Il colloquio orientato sui bisogni del cliente

Il colloquio orientato sui bisogni del cliente

Come cambia il colloquio se chi conduce orienta le domande e offre l’opportunità alle persone di comprendere i movimenti profondi dei suoi stessi bisogni?

Vi racconto un colloquio unico con una mamma di un servizio 0-3 in cui c’è una coordinatrice che ha svolto una delle Accademy B.E.M., fu lei ad inviarmi questa mamma non più nel suo servizio che stava attraversando un momento difficile.

Il colloquio inizia con il racconto di un ambientamento difficile nella nuova struttura 3-6 anni. Così difficile che suo figlio manifesta una progressiva ansia, accompagnata da pianto molto intenso e protesta rabbiosa. Tutte le mattine. Si aggiungono anche alcuni episodi di conati di vomito, a casa o poco prima di entrare in asilo. La mamma condivide le sue difficoltà con lo staff del nuovo servizio ma sempre in momenti poco adeguati e fugaci. Fino al giorno in cui suo figlio le dice: “mamma tu hai sbagliato a mandarmi a scuola, io voglio stare qui con te”. La mamma chiede un nuovo colloquio con il team della scuola e in uno spazio più adeguato si rende conto di foto e video in cui il bambino a scuola gioca sereno, svolge tutte le attività e non presenta nessun quadro sintomatico preoccupante.

A questo punto iniziano le domande sui bisogni. Utilizzando le carte dei bisogni chiedo alla mamma di distinguere i suoi bisogni da quelli di suo figlio. Facciamo una valutazione dello stato di benessere e malessere di ciascun bisogno identificato ed iniziamo ad osservare le strategie ed i mezzi adottati dal figlio nel tentativo di soddisfare i propri bisogni.
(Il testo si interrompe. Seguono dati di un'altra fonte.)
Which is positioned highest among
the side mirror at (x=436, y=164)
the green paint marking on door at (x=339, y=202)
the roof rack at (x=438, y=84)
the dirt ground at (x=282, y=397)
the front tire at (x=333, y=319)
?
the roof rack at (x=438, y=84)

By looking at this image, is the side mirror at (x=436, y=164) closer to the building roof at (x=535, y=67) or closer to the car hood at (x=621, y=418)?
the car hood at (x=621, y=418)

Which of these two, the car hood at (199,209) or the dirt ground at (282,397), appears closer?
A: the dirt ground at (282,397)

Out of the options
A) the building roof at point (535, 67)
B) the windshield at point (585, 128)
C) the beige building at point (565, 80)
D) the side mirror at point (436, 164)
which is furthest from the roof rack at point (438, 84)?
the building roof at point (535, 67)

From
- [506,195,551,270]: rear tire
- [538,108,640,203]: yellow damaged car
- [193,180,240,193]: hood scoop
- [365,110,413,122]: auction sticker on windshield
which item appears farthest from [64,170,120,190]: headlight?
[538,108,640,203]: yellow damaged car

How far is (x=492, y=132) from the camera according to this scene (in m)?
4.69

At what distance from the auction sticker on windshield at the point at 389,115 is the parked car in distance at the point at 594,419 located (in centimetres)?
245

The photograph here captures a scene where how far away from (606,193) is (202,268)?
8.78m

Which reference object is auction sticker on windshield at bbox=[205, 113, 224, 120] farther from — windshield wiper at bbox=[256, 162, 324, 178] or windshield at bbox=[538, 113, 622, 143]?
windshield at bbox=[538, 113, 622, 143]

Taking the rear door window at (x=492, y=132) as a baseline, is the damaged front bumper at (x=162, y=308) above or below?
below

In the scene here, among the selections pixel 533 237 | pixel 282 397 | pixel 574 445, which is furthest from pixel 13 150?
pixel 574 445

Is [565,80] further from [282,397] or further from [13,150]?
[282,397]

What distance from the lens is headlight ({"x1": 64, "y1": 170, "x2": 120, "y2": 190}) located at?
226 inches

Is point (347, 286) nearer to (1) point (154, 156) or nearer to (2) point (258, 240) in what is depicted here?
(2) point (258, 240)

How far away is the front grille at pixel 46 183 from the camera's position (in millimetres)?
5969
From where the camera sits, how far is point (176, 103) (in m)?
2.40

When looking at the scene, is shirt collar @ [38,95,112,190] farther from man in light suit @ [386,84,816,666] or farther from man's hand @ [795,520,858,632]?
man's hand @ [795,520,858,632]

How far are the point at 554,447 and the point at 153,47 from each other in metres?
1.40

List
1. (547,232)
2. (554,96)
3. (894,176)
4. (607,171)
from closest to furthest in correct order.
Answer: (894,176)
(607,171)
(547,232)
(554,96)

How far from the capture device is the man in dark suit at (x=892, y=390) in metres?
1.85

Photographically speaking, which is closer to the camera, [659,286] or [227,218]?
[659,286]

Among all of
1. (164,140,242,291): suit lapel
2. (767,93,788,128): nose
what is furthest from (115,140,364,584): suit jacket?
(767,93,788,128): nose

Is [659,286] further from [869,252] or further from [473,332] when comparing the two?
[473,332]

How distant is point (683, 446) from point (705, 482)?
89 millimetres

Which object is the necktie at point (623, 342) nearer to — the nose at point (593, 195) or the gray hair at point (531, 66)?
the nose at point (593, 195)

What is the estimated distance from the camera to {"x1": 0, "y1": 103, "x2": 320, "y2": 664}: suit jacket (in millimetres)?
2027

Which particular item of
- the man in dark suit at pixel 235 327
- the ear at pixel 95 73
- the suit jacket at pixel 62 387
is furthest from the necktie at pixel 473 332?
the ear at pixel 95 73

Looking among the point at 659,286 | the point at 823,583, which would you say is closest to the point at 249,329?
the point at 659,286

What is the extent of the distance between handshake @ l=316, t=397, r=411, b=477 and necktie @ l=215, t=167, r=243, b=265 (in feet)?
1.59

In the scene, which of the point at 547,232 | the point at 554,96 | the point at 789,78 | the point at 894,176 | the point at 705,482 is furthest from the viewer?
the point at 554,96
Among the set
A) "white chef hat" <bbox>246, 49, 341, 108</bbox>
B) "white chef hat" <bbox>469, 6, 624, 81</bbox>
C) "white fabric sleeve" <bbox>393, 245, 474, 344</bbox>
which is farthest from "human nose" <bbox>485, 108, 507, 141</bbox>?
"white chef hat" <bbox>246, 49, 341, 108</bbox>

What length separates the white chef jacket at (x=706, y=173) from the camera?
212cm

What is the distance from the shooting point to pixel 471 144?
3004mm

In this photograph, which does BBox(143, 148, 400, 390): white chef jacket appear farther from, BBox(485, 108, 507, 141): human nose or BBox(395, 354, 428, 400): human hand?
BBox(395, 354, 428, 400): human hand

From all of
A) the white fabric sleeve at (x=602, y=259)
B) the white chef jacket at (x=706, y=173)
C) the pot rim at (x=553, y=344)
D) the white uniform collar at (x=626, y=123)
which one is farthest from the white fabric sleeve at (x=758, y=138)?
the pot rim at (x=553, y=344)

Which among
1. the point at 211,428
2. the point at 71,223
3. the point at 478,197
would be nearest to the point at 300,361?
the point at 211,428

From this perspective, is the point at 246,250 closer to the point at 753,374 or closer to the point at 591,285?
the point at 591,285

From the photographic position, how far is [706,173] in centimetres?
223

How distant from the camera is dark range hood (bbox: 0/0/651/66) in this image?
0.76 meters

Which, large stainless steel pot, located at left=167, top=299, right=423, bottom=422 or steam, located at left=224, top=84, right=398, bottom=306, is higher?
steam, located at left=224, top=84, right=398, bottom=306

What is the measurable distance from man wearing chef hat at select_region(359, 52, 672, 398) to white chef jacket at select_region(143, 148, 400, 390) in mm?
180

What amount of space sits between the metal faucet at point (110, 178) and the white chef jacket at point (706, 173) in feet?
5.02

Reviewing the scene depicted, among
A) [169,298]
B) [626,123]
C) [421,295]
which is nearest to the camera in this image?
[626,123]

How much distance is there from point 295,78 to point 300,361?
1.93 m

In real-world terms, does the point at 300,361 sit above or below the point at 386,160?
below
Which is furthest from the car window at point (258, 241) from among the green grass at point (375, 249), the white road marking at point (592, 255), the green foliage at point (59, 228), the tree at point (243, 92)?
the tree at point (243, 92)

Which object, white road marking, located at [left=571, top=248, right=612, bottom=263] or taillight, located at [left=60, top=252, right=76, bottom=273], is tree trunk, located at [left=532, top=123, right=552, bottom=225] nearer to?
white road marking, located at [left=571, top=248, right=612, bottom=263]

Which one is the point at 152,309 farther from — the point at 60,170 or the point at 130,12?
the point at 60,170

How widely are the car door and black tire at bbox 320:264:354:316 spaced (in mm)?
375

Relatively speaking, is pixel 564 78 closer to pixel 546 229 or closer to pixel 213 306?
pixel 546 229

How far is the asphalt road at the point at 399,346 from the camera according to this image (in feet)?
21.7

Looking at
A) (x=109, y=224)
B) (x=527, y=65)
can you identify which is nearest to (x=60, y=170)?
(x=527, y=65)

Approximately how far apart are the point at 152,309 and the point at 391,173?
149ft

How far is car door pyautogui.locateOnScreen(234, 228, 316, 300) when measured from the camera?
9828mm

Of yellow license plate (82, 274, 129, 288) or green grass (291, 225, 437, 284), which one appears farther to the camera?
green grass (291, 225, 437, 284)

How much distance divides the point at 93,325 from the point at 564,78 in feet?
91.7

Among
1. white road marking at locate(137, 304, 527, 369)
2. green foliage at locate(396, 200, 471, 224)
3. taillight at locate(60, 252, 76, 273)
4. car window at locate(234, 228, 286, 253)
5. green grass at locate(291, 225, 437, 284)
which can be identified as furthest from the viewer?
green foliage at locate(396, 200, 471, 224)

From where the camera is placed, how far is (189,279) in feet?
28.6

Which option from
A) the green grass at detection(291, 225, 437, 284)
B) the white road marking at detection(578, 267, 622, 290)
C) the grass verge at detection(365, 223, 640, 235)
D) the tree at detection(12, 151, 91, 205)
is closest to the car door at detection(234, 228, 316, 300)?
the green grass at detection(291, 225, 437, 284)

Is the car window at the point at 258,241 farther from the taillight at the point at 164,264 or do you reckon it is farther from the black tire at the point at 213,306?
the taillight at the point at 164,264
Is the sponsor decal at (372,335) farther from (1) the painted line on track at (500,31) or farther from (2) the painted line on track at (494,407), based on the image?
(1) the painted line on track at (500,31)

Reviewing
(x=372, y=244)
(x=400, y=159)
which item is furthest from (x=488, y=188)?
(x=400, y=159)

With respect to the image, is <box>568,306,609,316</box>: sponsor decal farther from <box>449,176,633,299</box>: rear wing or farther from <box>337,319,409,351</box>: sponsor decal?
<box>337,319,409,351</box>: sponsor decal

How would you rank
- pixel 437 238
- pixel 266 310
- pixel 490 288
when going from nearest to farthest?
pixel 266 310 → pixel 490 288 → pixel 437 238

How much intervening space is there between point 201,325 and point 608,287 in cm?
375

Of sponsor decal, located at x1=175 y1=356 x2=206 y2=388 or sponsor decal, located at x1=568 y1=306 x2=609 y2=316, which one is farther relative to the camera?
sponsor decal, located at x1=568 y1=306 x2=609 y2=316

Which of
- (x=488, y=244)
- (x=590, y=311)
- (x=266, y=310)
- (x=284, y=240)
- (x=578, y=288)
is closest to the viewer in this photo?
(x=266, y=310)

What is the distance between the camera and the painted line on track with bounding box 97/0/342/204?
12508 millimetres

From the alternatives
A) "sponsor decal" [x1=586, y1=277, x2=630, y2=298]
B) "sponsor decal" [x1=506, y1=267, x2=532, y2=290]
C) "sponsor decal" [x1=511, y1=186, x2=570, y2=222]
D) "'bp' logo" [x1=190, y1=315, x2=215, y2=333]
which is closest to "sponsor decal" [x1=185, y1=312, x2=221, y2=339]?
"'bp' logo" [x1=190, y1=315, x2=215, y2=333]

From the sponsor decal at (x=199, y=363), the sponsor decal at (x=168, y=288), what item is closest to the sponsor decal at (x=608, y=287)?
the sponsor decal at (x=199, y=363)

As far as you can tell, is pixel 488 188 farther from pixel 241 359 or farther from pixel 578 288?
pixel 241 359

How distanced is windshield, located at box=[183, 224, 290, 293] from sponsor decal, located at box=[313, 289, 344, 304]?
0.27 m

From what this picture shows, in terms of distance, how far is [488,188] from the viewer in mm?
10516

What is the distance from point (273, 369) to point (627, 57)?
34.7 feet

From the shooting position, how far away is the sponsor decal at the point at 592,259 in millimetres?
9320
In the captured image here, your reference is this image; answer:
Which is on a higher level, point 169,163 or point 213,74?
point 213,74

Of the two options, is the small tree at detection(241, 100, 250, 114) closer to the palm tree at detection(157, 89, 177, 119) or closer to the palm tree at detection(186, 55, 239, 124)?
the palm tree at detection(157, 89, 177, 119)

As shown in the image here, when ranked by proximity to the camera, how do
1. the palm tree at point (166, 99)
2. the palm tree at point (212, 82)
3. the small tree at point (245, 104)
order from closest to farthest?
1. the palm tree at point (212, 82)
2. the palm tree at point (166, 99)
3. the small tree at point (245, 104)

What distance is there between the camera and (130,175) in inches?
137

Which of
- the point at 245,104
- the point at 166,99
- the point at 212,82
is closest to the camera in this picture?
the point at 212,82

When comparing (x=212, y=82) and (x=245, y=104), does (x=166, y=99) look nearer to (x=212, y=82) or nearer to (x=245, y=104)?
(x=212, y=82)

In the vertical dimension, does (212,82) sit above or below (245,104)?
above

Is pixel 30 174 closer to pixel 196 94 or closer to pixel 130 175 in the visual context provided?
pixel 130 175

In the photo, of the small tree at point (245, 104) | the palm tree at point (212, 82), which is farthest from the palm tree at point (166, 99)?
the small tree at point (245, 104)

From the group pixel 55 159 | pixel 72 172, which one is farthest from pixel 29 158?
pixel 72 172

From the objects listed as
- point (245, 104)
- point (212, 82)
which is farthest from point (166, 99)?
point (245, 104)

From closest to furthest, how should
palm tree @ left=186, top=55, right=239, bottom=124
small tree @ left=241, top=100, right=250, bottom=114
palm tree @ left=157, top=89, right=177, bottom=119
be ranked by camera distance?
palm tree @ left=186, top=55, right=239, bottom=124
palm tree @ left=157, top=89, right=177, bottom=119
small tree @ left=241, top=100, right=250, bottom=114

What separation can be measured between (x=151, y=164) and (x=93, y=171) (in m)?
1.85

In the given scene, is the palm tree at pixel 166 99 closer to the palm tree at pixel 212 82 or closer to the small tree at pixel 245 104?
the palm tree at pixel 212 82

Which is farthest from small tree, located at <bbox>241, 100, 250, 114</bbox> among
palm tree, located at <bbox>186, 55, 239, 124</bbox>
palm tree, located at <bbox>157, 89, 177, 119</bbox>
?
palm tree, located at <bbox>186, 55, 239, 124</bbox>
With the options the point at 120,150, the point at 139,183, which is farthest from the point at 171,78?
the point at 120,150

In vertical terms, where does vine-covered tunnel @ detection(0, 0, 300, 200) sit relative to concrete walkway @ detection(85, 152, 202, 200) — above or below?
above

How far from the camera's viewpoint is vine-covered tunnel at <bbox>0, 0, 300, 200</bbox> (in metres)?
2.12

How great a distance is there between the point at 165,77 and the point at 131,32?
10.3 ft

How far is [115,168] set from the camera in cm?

La mamma si sente messa sotto scacco dal modo con cui il figlio la fa sentire in colpa veicolando stati di tristezza e di disperazione estrema. Cerchiamo di separare questa modalità dal figlio e di comprendere in quale altra storia è già emersa una dinamica simile. In sostanza cerchiamo di capire da dove arriva questa modalità in cui lei, oggi come mamma, deve salvare una persona sofferente (presunta tale). Nella sua storia personale ci sono state dinamiche simili che ora grazie alle modalità del figlio può risolvere e armonizzare.

Il colloquio procede in due direzioni: distinguere i modi del figlio da quanto lei aveva già conosciuto nella sua storia; rispondere in modo differente a queste modalità del figlio per non ri-evocare una dinamica vecchia e cadere nei suoi circuiti disfunzionali. I figli sono i nostri migliori terapeuti.

Al termine del colloquio, la mamma si sente più consapevole di quali bisogni personali entravano in gioco nella dinamica con il figlio, riposizionarli ha permesso in un solo colloquio di riposizionare la sua funzione materna. Vedere e sentire la tristezza del figlio non vuol dire restare intrappolate in una dinamica salvifica di cui io mi devo sentire sempre responsabile della felicità altrui. Allo stesso tempo distanziarsi da questa dinamica non vuol dire creare risposte di indifferenza o di estraneità.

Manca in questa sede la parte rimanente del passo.